Pukul 5 pagi terdengar suara panggilan "Ris, Aris! Bangun, bangun subuhan!" Ibuku biasa membangunkanku buat sholat subuh.

Gak perlu alarm lagi kalau di rumah, ibuku pasti membangunkanku tiap subuh.
Beliau seorang islam yang taat. Sudah biasa bangun jam 3 buat sholat malam, dan jam 5 buat subuhan lanjut masak untuk sarapan keluarga.

Aku lihat di luar masih cukup gelap, sambil menahan kantukku aku paksakan ke kamar mandi buat kencing dan ambil air wudhu.
Nyesss, air dingin dari sumber pegunungan membasahi mukaku. Seketika rasa ngantukpun hilang dan kuselesaikan wudhuku.

Tak begitu lama akhirnya aku selesai sholat subuh dan aku langsung keluar rumah menuju emperan depan.
Di luar masih remang-remang dengan udara sejuk, sesekali angin semilir sedikit membuatku kedinginan. Kulihat sekitar, hutan masih dipenuhi kabut pagi dan suara burung silih berganti

”Kreteg,kreteg”, aku renggangkan pinggang dan leherku, sedikit pemanasan di pagi yang damai ini
Jauh dari suara bising, yang ada hanya suara burung hutan dan ayam kampung peliharaan ibuku.

Matahari mulai terlihat jingga di ufuk timur, pagi ini cuacanya cukup cerah. Aku benar-benar kangen dengan suasana rumah. Lanjutlah aku ke pekarangan belakang.
Kulihat asap mengepul dari dapur dan ada kandang kambing tak jauh dari situ.

Ternyata kambing bapakku sudah mulai banyak. Terakhir aku pulang ke rumah hanya lima ekor, sekarang sudah beranak menjadi 9 ekor.
Tapi tujuanku kali ini bukan melihat kambing, melainkan ingin melihat pohon durian. Apakah ada buah yang jatuh atau tidak?.

Sudah 3 tahun ini durian di belakang rumah berbuah sepanjang tahun.
Tak perlu lagi aku menginap di hutan menunggu durian jatuh seperti dulu . Sampaisampai dihantui hantu durian saat menginap di kebun.

Kalau kalian mau tahu ceritanya nanti aku ceritain di part lain saja. Lumayan seram tapi kali ini aku ceritain yang dekat dengan rumahku saja.
Oke lanjut.

Ternyata duriannya udah gede-gede, dan kucium ada wangi semerbak yang artinya ada yg sudah matang di pohon.

#####

● **TUGAS 1**:
Kutip bagian cerita pagi di rumah mulai dari "Ternyata kambing bapakku" dan terus sampai "dengan rumahku saja.", tanpa mengubah satu kata pun.
● **TUGAS 2**:
Tolong tentukan apakah tiap pernyataan berikut sesuai dengan cerita pagi di rumah: (a) Ibu pencerita biasa bangun jam 3 untuk sholat malam. (b) Kambing bapak pencerita sekarang berjumlah lima ekor. (c) Pencerita pergi ke pekarangan belakang untuk melihat kambing. Jawab ya atau tidak untuk masing-masing, disertai kutipan persis dari cerita yang menjadi penentunya.
Daftar yang menyusul merupakan bahan tersendiri, terpisah dari cerita pagi di rumah.

● **SEGMEN DATA**:

#####

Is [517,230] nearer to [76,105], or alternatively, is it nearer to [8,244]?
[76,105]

#####

● **HASIL AKHIR 1**:
Ternyata kambing bapakku sudah mulai banyak. Terakhir aku pulang ke rumah hanya lima ekor, sekarang sudah beranak menjadi 9 ekor.
Tapi tujuanku kali ini bukan melihat kambing, melainkan ingin melihat pohon durian. Apakah ada buah yang jatuh atau tidak?.

Sudah 3 tahun ini durian di belakang rumah berbuah sepanjang tahun.
Tak perlu lagi aku menginap di hutan menunggu durian jatuh seperti dulu . Sampaisampai dihantui hantu durian saat menginap di kebun.

Kalau kalian mau tahu ceritanya nanti aku ceritain di part lain saja. Lumayan seram tapi kali ini aku ceritain yang dekat dengan rumahku saja.

● **HASIL AKHIR 2**:
(a) Ya: "Sudah biasa bangun jam 3 buat sholat malam"
(b) Tidak: "Terakhir aku pulang ke rumah hanya lima ekor, sekarang sudah beranak menjadi 9 ekor."
(c) Tidak: "Tapi tujuanku kali ini bukan melihat kambing, melainkan ingin melihat pohon durian."